Deb Collins has been in musical theatre for 30 years. She must have started early, as Judy did. She wrote the story herself in 1999 and has performed it a number of times. As the life of Judy Garland unfolds, Debbie delights her audience with songs, with dances and with great story telling.

Judy was born, Francis Gumm, hardly a name you’d expect to see up in lights. In time, with the performer George Jessel giving his opinion, she was reborn as Judy Garland.

Both her parents were on stage, vaudeville style and they were overly ambitious for their three gifted daughters who always appeared as a threesome, but in time Judy was the one the audience liked best. She was the smallest and still very young. She was only two the first time she walked on stage.

As a single act she performed constantly, and sadly, the stress and exhaustion of the entertainment world caught up with her. So her mother, Ethel Gumm, unwisely and tragically gave her “pep” pills, drugs, so she wouldn’t lose her energy. This happened often enough to lay the foundation for Judy Garland’s chronic drug addiction that led to her early death in 1969 at age 47.

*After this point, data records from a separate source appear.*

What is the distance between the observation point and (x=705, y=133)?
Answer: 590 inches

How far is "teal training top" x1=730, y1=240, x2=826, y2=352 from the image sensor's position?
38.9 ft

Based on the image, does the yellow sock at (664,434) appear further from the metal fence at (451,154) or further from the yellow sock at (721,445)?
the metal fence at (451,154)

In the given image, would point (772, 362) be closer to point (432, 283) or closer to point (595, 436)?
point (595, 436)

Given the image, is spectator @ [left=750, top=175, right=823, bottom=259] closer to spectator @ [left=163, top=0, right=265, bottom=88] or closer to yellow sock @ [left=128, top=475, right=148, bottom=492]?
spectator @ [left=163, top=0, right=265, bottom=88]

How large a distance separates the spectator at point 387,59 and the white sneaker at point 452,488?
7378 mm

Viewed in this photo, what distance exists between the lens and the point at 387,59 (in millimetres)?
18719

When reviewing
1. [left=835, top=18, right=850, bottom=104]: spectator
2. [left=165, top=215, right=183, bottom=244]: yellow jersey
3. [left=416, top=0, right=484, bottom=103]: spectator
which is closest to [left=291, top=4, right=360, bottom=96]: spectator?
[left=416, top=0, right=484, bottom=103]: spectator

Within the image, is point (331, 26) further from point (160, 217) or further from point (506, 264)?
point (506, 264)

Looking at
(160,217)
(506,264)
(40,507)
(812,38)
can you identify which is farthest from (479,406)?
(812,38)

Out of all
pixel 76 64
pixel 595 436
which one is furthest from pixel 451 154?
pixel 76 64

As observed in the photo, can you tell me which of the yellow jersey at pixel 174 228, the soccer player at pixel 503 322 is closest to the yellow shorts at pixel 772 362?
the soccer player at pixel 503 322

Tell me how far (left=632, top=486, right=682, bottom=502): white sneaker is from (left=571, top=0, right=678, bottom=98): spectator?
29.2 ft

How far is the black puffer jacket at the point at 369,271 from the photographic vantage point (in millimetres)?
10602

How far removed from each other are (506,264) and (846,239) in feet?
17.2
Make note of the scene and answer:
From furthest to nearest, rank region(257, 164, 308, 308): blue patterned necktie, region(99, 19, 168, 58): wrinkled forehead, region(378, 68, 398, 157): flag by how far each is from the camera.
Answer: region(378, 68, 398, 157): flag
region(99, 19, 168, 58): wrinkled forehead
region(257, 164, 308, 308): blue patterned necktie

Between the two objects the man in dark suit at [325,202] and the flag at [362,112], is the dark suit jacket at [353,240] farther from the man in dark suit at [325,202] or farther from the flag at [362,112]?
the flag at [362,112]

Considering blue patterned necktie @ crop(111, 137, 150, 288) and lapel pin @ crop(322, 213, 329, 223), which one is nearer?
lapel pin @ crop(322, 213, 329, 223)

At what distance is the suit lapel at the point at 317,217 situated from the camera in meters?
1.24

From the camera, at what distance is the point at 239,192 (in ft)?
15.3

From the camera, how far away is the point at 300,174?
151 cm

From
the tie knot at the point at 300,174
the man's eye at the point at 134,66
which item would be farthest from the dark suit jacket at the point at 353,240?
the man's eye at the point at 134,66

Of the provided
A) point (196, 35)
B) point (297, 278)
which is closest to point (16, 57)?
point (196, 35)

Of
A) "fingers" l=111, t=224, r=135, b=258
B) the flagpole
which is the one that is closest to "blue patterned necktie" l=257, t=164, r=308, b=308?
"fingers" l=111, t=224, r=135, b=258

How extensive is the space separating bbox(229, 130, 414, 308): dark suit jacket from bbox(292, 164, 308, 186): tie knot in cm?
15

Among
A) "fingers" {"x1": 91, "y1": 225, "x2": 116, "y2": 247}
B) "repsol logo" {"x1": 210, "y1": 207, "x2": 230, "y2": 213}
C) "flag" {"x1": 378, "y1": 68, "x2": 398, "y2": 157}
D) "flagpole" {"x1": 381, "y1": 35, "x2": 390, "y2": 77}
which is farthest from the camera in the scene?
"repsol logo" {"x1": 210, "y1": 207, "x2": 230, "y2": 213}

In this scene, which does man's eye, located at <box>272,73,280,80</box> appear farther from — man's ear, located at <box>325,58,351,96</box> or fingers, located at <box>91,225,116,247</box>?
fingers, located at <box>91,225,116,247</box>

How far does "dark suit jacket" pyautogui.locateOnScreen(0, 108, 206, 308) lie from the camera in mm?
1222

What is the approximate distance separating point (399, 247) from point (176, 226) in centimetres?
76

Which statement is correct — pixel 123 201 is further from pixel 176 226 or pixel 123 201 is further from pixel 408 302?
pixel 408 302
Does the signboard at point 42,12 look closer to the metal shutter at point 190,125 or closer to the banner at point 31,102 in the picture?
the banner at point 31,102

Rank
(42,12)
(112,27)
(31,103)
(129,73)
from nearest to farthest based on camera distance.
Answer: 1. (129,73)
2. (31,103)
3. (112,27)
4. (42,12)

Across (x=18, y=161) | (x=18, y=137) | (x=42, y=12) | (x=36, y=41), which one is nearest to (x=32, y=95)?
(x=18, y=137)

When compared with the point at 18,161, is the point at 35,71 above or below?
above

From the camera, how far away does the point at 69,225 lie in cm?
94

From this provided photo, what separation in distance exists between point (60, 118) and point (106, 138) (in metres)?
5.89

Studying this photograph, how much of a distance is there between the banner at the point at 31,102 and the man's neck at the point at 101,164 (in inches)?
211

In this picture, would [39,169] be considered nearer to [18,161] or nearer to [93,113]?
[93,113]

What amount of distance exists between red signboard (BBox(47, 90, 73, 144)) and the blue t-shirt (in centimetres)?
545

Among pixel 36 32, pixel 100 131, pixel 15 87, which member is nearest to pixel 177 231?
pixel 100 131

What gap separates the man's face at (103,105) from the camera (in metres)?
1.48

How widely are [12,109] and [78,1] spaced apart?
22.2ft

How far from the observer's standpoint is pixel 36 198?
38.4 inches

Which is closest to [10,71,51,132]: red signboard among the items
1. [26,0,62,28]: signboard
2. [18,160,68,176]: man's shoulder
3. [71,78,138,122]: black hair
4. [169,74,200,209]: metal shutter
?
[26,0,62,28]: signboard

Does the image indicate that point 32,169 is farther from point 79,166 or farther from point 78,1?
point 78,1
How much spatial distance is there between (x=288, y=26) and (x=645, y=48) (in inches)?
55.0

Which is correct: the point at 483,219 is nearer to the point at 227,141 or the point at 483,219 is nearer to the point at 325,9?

But Debbie Collins doesn’t dwell on this as she sings the many songs that Judy Garland made so popular, remember ‘Meet Me in St. Louis, Louis’, ‘The Easter Parade’, and ‘Zing Went the Strings if My Heart’. Judy didn’t just sing in the movies. She gave  concert in Carnegie Hall which is considered legendary.

The accompanist for the event was Michael Leach sitting with his piano at one side of the stage. Sometimes while playing, he would take a small role in one of Debbie’s songs, making appropriate gestures and also harmonizing with Deb.’The program lasted two hours but it went very quickly because we were all having such a good time. And what should we have at the very end, of course, ‘Somewhere Over the Rainbow’.